— Да всех-то, всех зачем? — пыталась сопротивляться мама. — Ну, заверните какую-нибудь одну, ну, пару, в крайности.

— Нет уж, сударыня, уж это невозможно, — развел руками продавец. — Если уж брать, так полный ассортимент зимующих пернатых. Вот я еще овсяночку вам добавлю.

— Мамочка, ты не сердись, — вмешался я, приходя на помощь продавцу, — ты пойми, что это не игрушка — это научная коллекция зимующих птиц. Ты понимаешь?

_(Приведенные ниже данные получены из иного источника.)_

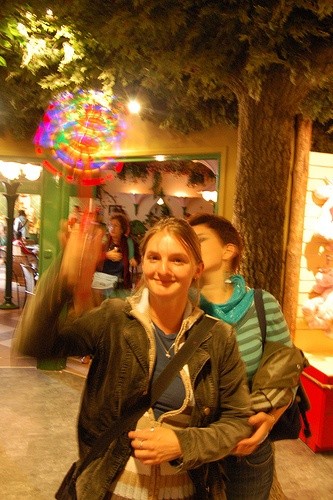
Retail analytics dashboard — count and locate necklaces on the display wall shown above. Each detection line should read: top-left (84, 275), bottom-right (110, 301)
top-left (147, 310), bottom-right (185, 359)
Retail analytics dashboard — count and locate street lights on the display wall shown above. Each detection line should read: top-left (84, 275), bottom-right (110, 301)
top-left (0, 161), bottom-right (40, 310)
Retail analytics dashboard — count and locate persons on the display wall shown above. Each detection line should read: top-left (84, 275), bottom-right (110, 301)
top-left (12, 232), bottom-right (37, 275)
top-left (62, 206), bottom-right (142, 365)
top-left (186, 214), bottom-right (300, 500)
top-left (10, 207), bottom-right (255, 500)
top-left (13, 210), bottom-right (38, 240)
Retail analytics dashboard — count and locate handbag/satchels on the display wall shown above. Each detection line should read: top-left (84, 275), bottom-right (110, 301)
top-left (268, 379), bottom-right (312, 441)
top-left (55, 461), bottom-right (77, 500)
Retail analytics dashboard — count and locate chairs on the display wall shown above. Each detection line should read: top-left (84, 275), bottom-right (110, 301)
top-left (12, 254), bottom-right (39, 310)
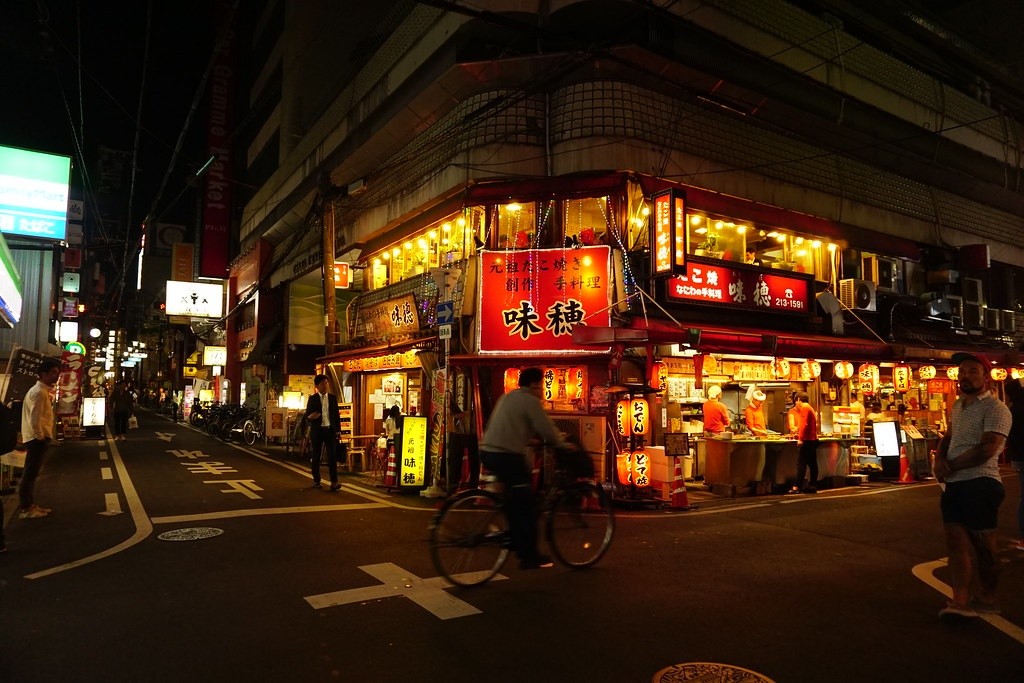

— Ах, я уж ничего не понимаю! — безнадежно махнула рукой мама. — Впрочем, я понимаю одно: нам нужно немедленно уезжать домой. — И мама, расплатившись за покупку, решительно направилась к выходу.

— Сударыня, сударыня, одну минуточку, — преградил ей дорогу продавец. — Разрешите предложить вам, лично вам, одну прелестную вещицу.

— Какую еще вещицу? — изумилась мама.

Продавец с ловкостью фокусника выхватил из-под прилавка плоскую коробку, точь-в-точь такую, как для коллекции бабочек, раскрыл ее… И я онемел от изумления и восторга.

На дне коробки сверкали, как драгоценные камни, какие-то жучки или бабочки. Нет, это не бабочки, не жучки — это птицы, настоящие птицы с крыльями, с головой, с хвостами, только крошечные, величиной с жука или шмеля.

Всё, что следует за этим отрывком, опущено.